Singkat ceritanya.,kalau sebelumnya mereka ber lima dan kelima limanya wanita, sangat akur dalam berkeluarga. Malah sesudah pembagian harta warisan yang dinilainya sama sekali tidak adil,telah memecah belah mereka antar kakak adik.
Refleksi diri
Saya berpikir, ternyata kalau sudah menyangkut masalah uang,orang bisa berubah total.Sahabat baik bisa jadi bermusuhan dan seperti cerita dari Conny. 5 bersaudara kandung ,yang sejak kecil akur,kini menjadi berantakan,karena masalah warisan,yang notabene adalah masalah uang.
Ternyata uang tidak mengenal beda suku bangsa . Ia merambah semua manusia dan menguji keimanan mereka. Sebagai manusia yang sudah berusia 71 tahun plus, saya sudah melihat dan mendengarkan ,bahwa warisan ternyata lebih banyak mendatangkan petaka bagi keluarga ,ketimbang jadi berkah.
Hal ini Dapat Terjadi ,karena :
- Orang berpikir,nantilah saya masihmuda
- Urusan warisan bukan urusan saya,biar nanti anak anak menyelesaikan sendiri
- Anak anak saya semuanya akur, saya percaya ,mereka tidak akan berantem karena warisan.
- Harta saya tidak banyak
- Masa masih hidup koq sudah bicara warisan
Padahal ada sebuah kenyataan yang banyak orang melupakannya,yakni :’Hari esok belum tentu miliki kita” No one knows what will happened for to morrow”

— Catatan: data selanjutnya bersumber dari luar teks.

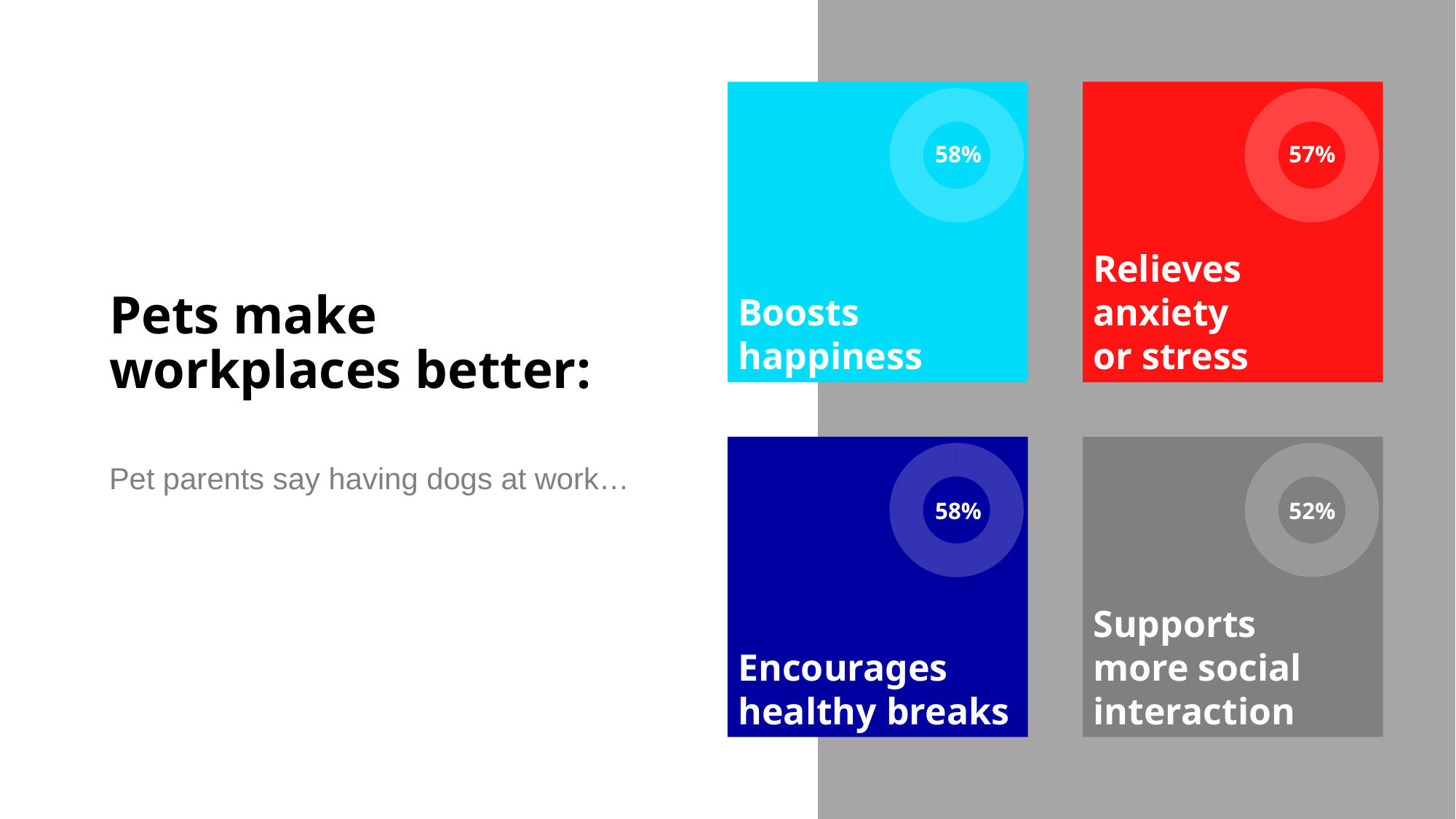
Which of the four benefits has the lowest percentage? Supports more social interaction What colour is the tile for 'Relieves anxiety or stress'? Red Which is larger: the percentage for 'Boosts happiness' or for 'Supports more social interaction'? Boosts happiness What is the difference in percentage points between 'Boosts happiness' and 'Supports more social interaction'? 6 percentage points What is the difference in percentage points between 'Relieves anxiety or stress' and 'Supports more social interaction'? 5 percentage points What percentage is shown in the 'Relieves anxiety or stress' chart? 57% What kind of chart is used in each of the four tiles? Doughnut chart What percentage is shown in the 'Encourages healthy breaks' chart? 58% Which is larger: the percentage for 'Encourages healthy breaks' or for 'Relieves anxiety or stress'? Encourages healthy breaks What percentage is shown in the 'Boosts happiness' chart? 58% How many benefit charts are shown on the slide? 4 What percentage is shown in the 'Supports more social interaction' chart? 52%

Karena itu ,apa yang dapat dipersiapkan sedinimungkin jangan ditunda, Menunda berarti meniadakan Menunda berarti tidak ingin merencanakannya. Akibatnya adalah seperti yang kita saksikan.Begitu orang tua meninggal.anak anak yang tadinya akur,saling berebut harta dan saling bermusuhan. Warisan dapat menjad madu ,tetapi bila tidak disikapi dan dipersiapkan secara dini,akan berubah menjadi racun atau bom waktu yang akan meluluh lantakkan seluruh keluarga.
Pengalaman Prbadi
Belajar dari pengalaman orang lain, bahwa warisan kebanyakan berubah menjadi racun dalam keluarga,maka sejak anak anak masih di SMP.kami sudah memanggil mereka dan menegaskan bahwa kelak:”Tidak ada warisan”.
Warisan kami bagikan sekarang,yakni dengan memberikan kesempatan kepada mereka untuk melanjutkan study . Setelah mereka berkeluarga,maka kami akan gunakan sisa uang tabungan untuk kami nikmati berdua ,melalui traveling atau apapun yang kami senangi. Dan kami bersyukur,anak anak kami memahami dengan baik.
Tanpa bermaksud menggurui, tulisan ini saya postingkan dengan harapan,setidaknya mengingatkan kita semuanya, baik yang sudah memiliki anak anak,walaupun masih akan ,bahwa warisan dapat menjadiberkah atau menjadi kutukan bagi keluarga,tergantung cara kita mempersiapkannya. Dalam kata lain,setiap orang tua,memiliki tanggung jawab penuh,untuk tidak meninggalkan racun atau bom waktu bagi anak anaknya,dengan mempersiapkan segala sesuatu dengan arif dan bijaksana.